Tanzanian President Jakaya Kikwete witnessed the signing of the agreement in Shenzhen, southern China.
A framework agreement between Tanzania and the Chinese port operator was signed when Chinese President Xi Jinping's visited the African nation in March 2013.
Li Jianhong, executive chairman of China Merchants Holdings, asked Tanzania's government at the signing of the construction contract to remove obstacles that have delayed implementation.
"We will do everything possible to ensure that this project takes off because it will bring enormous economic benefits to the entire country," President Kikwete said in the statement.
Separately, Tanzania and China on Oct. 24 signed deals with Chinese firms worth more than $1.7 billion, including one to build a satellite city to ease congestion in Dar es Salaam, deepening Beijing's ties with east Africa.
China, which built a railway linking Tanzania and Zambia in the 1960s and 1970s, is financing a $1.2 billion, 532 km (330 mile) natural gas pipeline. China's Sichuan Hongda Co Ltd in 2011 signed a $3 billion deal with Tanzania to mine coal and iron ore

Wednesday 22 October 2014

East Africa neighbours close to picking consultant for oil export pipeline

KENYA, UGANDA and Rwanda are in the final stages of deciding on a consultant to oversee building a pipeline to pump the region's new oil bonanza to the coast for export, a senior Kenyan energy ministry officials said on Thursday.

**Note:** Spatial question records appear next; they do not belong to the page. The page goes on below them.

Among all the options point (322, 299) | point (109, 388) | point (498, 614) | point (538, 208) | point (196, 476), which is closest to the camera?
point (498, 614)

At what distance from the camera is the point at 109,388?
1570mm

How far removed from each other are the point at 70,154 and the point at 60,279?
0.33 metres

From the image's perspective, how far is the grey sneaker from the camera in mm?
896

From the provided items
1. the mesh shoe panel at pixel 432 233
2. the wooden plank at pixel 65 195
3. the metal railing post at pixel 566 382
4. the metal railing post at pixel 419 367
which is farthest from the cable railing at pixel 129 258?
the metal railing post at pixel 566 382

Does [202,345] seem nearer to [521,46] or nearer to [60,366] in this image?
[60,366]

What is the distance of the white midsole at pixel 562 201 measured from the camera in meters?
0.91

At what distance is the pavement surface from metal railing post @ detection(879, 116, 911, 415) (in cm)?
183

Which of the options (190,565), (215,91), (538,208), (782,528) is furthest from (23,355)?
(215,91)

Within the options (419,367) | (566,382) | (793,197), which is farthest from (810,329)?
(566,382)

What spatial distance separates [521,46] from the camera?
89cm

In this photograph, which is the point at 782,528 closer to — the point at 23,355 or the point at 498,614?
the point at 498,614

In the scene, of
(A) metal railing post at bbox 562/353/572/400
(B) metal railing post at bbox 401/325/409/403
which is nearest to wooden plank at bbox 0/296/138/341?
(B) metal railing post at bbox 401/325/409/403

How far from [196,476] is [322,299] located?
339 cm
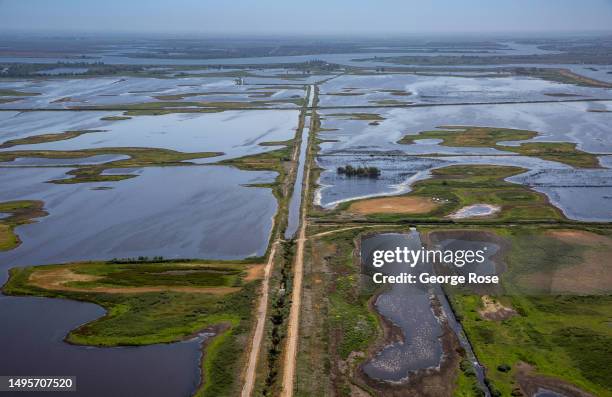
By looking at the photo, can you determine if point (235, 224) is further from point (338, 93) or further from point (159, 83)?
point (159, 83)

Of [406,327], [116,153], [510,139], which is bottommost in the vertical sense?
[406,327]

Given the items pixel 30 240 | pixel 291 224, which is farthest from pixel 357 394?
pixel 30 240

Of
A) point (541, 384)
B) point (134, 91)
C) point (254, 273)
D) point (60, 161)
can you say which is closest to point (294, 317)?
point (254, 273)

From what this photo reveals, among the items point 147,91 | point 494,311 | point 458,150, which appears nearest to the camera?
point 494,311

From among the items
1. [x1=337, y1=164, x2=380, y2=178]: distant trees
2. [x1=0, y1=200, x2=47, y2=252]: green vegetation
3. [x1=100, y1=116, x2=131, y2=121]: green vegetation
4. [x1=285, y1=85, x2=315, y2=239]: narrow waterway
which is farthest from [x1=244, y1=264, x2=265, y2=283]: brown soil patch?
[x1=100, y1=116, x2=131, y2=121]: green vegetation

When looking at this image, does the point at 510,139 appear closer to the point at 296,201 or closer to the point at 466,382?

In June, the three countries invited bids for a consultant to oversee a feasibility study and initial design for the construction of a 1,300-km (808-mile) oil pipeline to transport crude to the Kenyan coast.

"We are in the final stage of negotiating with the consultant who will do a feasibility study and the front end engineering design for a crude oil pipeline which should run from Hoima to coastal region of this country," Joseph Njoroge, principal secretary at the Ministry Energy and Petroleum told an east African oil and gas conference.

"Very soon, early next month," Martin Heya, commissioner of petroleum at the same ministry said of the award timing.

Njoroge said the consultant would be required finish the study within five months of the award.
In addition to the pipeline, the consultant would be required to supervise the construction of a fibre optic cable from Hoima in Uganda through the Lokichar basin in northwest Kenya to Lamu, and tank terminals in Hoima, Lokichar and Lamu.

The project will also involve the construction of a 9-km pipeline from the Lamu tank terminal to an offshore mooring buoys.

Kenya's energy ministry said earlier this year the aim of having a single consultant for the whole project was to ensure consistency in the quality of the whole pipeline.

East Africa has become potentially lucrative for international oil firms after Kenya and Uganda's commercial oil finds and discoveries of gas off the coast of Tanzania and Mozambique.

Tullow Oil and Africa Oil, which control blocks in Kenya, have estimated discoveries in the South Lokichar basin at 600 million barrels, a level experts say is enough to make a pipeline viable even without Uganda.

In neighbouring Uganda, the government estimates its crude reserves at 6.5 billion barrels.

Njoroge put the estimated crude oil recoverable reserves at about 1 billion barrels from the tertiary Rift Valley Basin, and about 1 trillion cubic standard feet of natural gas in the Anza Basin, and about 750 billion cubic feet of gas in the Lamu Basin, all in Kenya.